Butch is a human ex-cop who got thrown off the force for being overly aggressive with a suspect one-too-many-times back in book one. He gets adopted by the brotherhood, despite his human status, and falls in love with Wrath’s ex-wife, the virgin vampire Marissa. Marissa is thrown out of aristocratic vampire society and vows to live life on her own terms from now on, which gives her the freedom of loving the blue-collar human. Butch has always been an outsider, and when the brotherhood discovers that Butch has a vampire ancestor he opts for turning, despite the high chance of mortality. Butch and Marissa have some ansty self-esteem issues, but they figure them out eventually. You’re too good for me. No, you’re too good for me. No, you are. No, you.
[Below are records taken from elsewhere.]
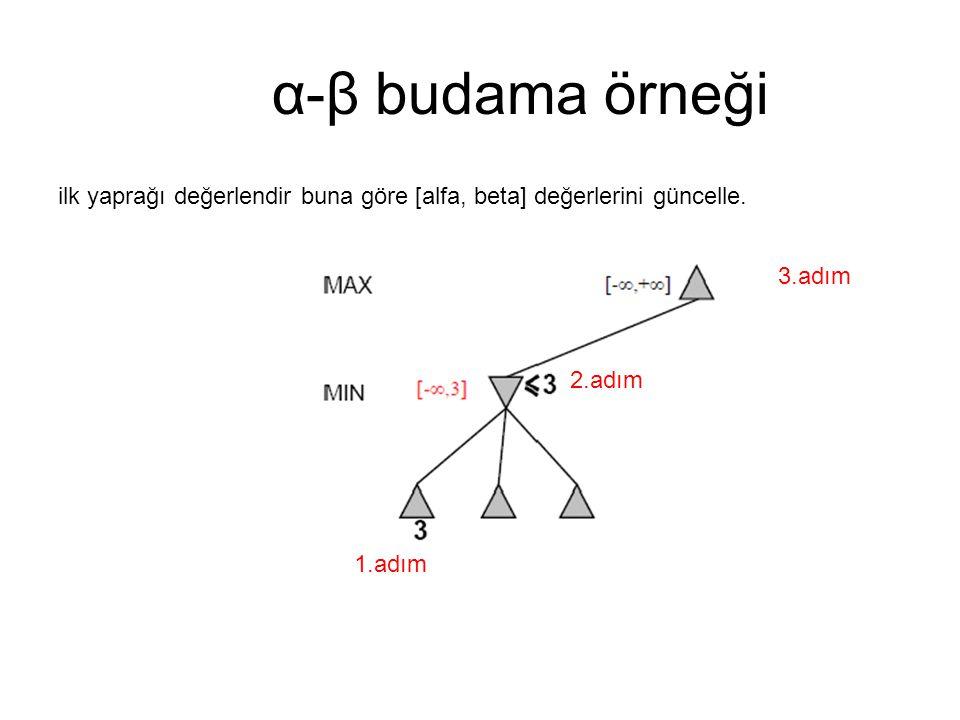 α-β budama örneği ilk yaprağı değerlendir buna göre [alfa, beta] değerlerini güncelle. 1.adım 2.adım 3.adım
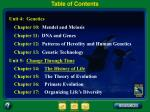 table of contents pages iv v2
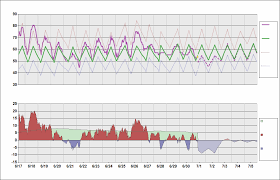 Anchorage Alaska Ted Stevens Daily Temperature Cycle
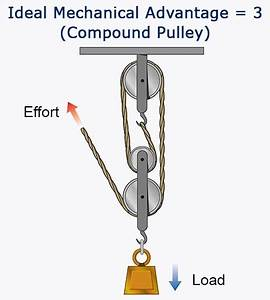 Simple Machines: Pulley Systems and Their Working Mechanism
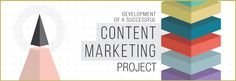Development of a Successful Content Marketing Project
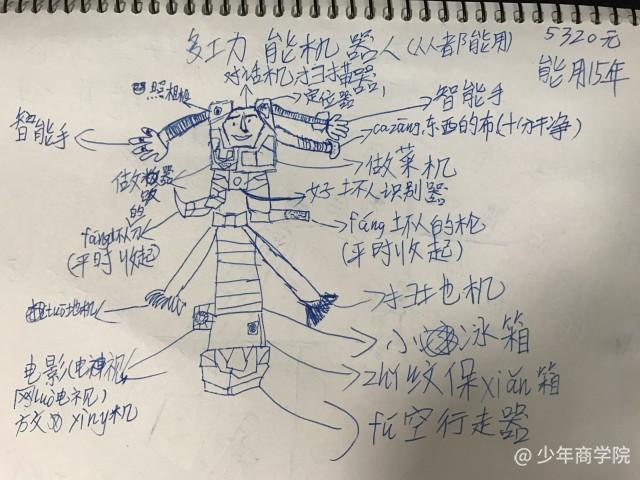 多功能机器人 所属课程:  巧用思维导图之未来领导力 *子云 10岁半 已图片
Butch is a character that I didn’t really get, maybe because he kept changing his personality. Once adopted by the brotherhood, the blue-collar ex-cop jumps into Gucci like it’s going out of style. I had no idea who most of the brand names he wore were, and though I live under a rock, I did go to an ivy league school. A fashionista I am not.
Book 5: Lover Unbound
The story of Vishous, the Professor, and the bisexual bondage lover. Oh, brother.
This book had at least three major story lines going on, not counting the subplots. It is the weakest of the books, but I’m so committed to the characters and story by this point that I don’t care. I. Need. To. Know. What. Happens.
The lessers take a vacation while the great vampire mother gets her virgin sacrifice crazy-megalomania on. Vishous is in a funk: His future-telling powers have dried up and he is in love with his mated roommate, Butch. He lets out his frustration with a little, ahem, S&M. After getting shot, he ends up in a human hospital and falls immediately for his human surgeon. This is silly. It should take him a little longer to fall in love with her personality, not just her body smell. The Scribe Virgin shows up and announces that she’s his mommy-dearest and that he must now marry 40 virgins and procreate for the good of the race. Getting weirder? Um, yeah. It gets worse, but I don’t want to ruin the ending for you.
Book 6: Lover Enshrined
The story of Phury, the best friend.
Brother Phury, who spends his life trying to take care of everyone else, steps up once again when he volunteers to take Vishous’ place by marrying the Virgin Scribe’s Chosen. I can’t wait till this book comes out in June.